══ INFORMATION PROVIDED

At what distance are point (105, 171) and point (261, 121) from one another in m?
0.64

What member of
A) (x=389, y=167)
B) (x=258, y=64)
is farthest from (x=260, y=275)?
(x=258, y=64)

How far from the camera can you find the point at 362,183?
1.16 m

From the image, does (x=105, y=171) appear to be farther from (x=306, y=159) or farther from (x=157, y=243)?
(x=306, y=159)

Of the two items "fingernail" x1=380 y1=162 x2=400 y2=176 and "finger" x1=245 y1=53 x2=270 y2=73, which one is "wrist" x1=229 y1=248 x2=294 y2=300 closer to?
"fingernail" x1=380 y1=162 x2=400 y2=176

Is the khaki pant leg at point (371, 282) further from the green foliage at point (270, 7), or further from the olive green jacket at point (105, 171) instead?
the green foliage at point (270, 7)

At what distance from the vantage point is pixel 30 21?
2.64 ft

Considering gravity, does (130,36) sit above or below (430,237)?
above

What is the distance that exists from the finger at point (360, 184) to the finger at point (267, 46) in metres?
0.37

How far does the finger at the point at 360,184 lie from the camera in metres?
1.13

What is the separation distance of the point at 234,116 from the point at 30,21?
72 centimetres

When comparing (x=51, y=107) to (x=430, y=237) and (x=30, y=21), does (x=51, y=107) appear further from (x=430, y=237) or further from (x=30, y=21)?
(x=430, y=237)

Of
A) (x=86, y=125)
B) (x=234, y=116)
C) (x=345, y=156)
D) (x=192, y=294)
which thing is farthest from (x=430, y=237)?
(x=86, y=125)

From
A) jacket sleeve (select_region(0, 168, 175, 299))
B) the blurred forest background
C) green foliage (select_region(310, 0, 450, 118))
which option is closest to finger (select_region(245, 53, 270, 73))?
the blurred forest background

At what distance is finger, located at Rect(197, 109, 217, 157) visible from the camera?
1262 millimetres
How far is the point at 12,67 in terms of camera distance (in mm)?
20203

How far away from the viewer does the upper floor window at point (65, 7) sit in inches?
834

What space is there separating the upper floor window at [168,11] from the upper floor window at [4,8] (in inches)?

════

SET TASK:
Arrange all the lines above as a numbered list, leaving out the blank lines.

RESULT OF THIS TASK:
1. At what distance are point (105, 171) and point (261, 121) from one another in m?
2. 0.64
3. What member of
4. A) (x=389, y=167)
5. B) (x=258, y=64)
6. is farthest from (x=260, y=275)?
7. (x=258, y=64)
8. How far from the camera can you find the point at 362,183?
9. 1.16 m
10. From the image, does (x=105, y=171) appear to be farther from (x=306, y=159) or farther from (x=157, y=243)?
11. (x=306, y=159)
12. Of the two items "fingernail" x1=380 y1=162 x2=400 y2=176 and "finger" x1=245 y1=53 x2=270 y2=73, which one is "wrist" x1=229 y1=248 x2=294 y2=300 closer to?
13. "fingernail" x1=380 y1=162 x2=400 y2=176
14. Is the khaki pant leg at point (371, 282) further from the green foliage at point (270, 7), or further from the olive green jacket at point (105, 171) instead?
15. the green foliage at point (270, 7)
16. At what distance from the vantage point is pixel 30 21?
17. 2.64 ft
18. Considering gravity, does (130,36) sit above or below (430,237)?
19. above
20. What is the distance that exists from the finger at point (360, 184) to the finger at point (267, 46) in metres?
21. 0.37
22. How far does the finger at the point at 360,184 lie from the camera in metres?
23. 1.13
24. What is the separation distance of the point at 234,116 from the point at 30,21?
25. 72 centimetres
26. When comparing (x=51, y=107) to (x=430, y=237) and (x=30, y=21), does (x=51, y=107) appear further from (x=430, y=237) or further from (x=30, y=21)?
27. (x=430, y=237)
28. Of
29. A) (x=86, y=125)
30. B) (x=234, y=116)
31. C) (x=345, y=156)
32. D) (x=192, y=294)
33. which thing is farthest from (x=430, y=237)?
34. (x=86, y=125)
35. From
36. A) jacket sleeve (select_region(0, 168, 175, 299))
37. B) the blurred forest background
38. C) green foliage (select_region(310, 0, 450, 118))
39. which option is closest to finger (select_region(245, 53, 270, 73))?
40. the blurred forest background
41. At what distance is finger, located at Rect(197, 109, 217, 157) visible from the camera?
42. 1262 millimetres
43. How far is the point at 12,67 in terms of camera distance (in mm)?
44. 20203
45. How far away from the viewer does the upper floor window at point (65, 7) sit in inches?
46. 834
47. What space is there separating the upper floor window at [168,11] from the upper floor window at [4,8] (in inches)?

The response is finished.